*Exercise goal*
For the data that follows, state how many lines hold the string "trap", giving the number by itself.

*Data supplied*
---------------
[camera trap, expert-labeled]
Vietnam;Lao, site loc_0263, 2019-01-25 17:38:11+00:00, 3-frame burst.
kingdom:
---------------
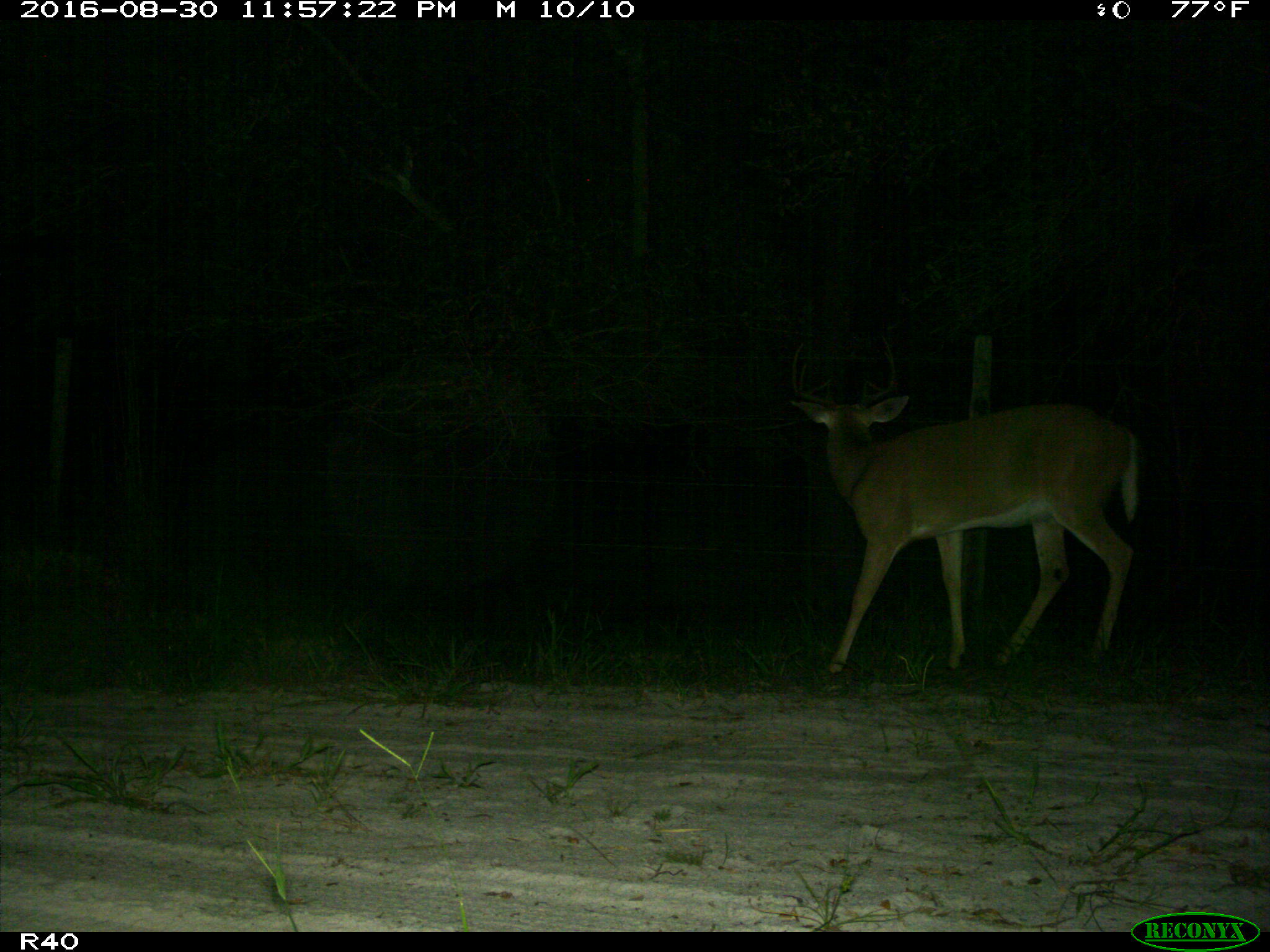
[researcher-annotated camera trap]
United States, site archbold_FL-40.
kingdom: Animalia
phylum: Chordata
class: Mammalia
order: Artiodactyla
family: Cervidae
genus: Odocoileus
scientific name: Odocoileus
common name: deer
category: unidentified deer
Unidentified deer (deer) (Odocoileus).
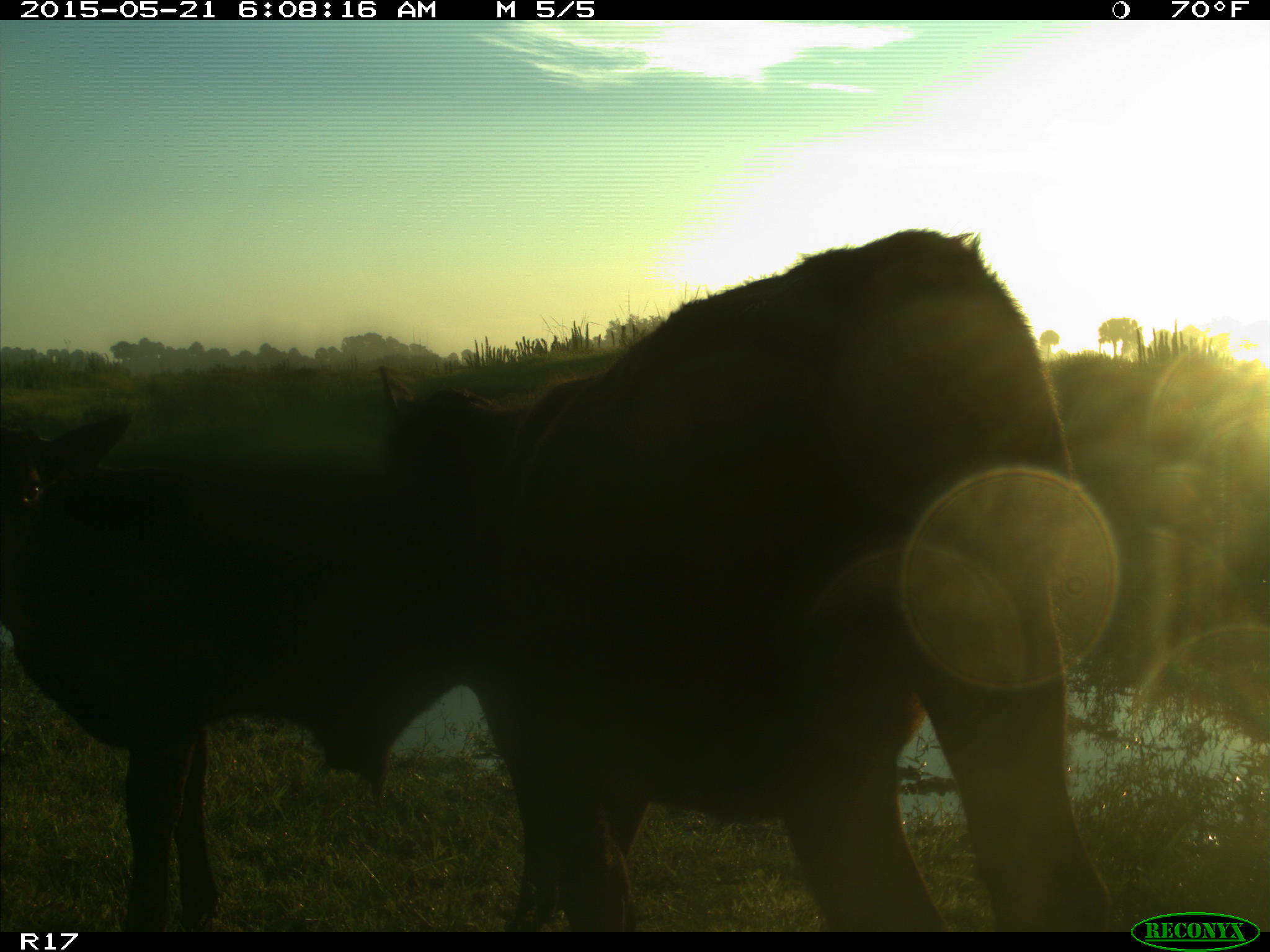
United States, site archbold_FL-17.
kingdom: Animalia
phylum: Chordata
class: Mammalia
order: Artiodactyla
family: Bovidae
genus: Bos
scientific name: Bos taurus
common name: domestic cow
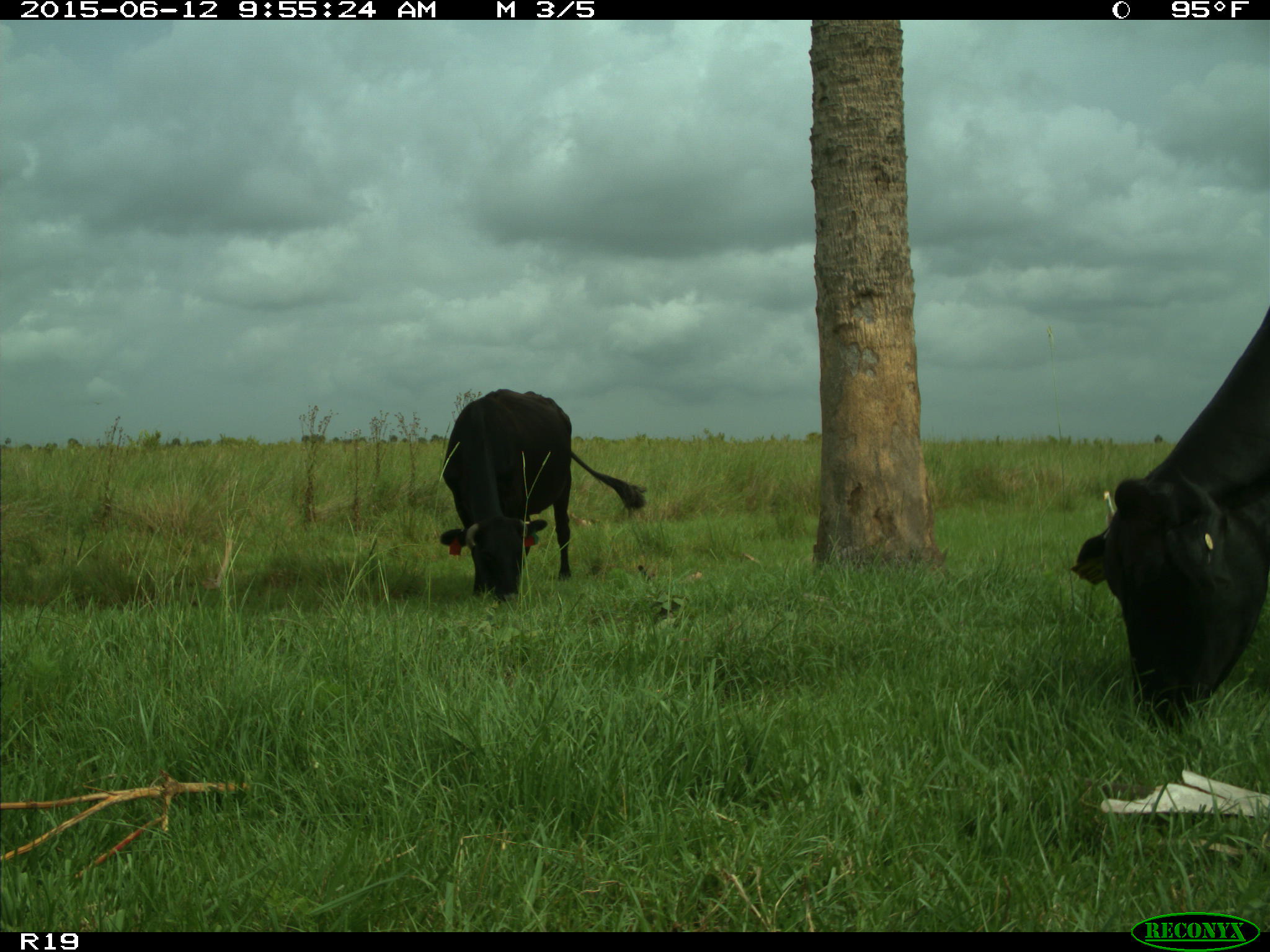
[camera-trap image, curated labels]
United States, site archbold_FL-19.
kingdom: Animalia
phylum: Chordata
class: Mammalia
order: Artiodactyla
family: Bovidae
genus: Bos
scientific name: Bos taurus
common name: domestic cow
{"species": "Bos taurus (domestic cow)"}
---------------
*Answer to this task*
3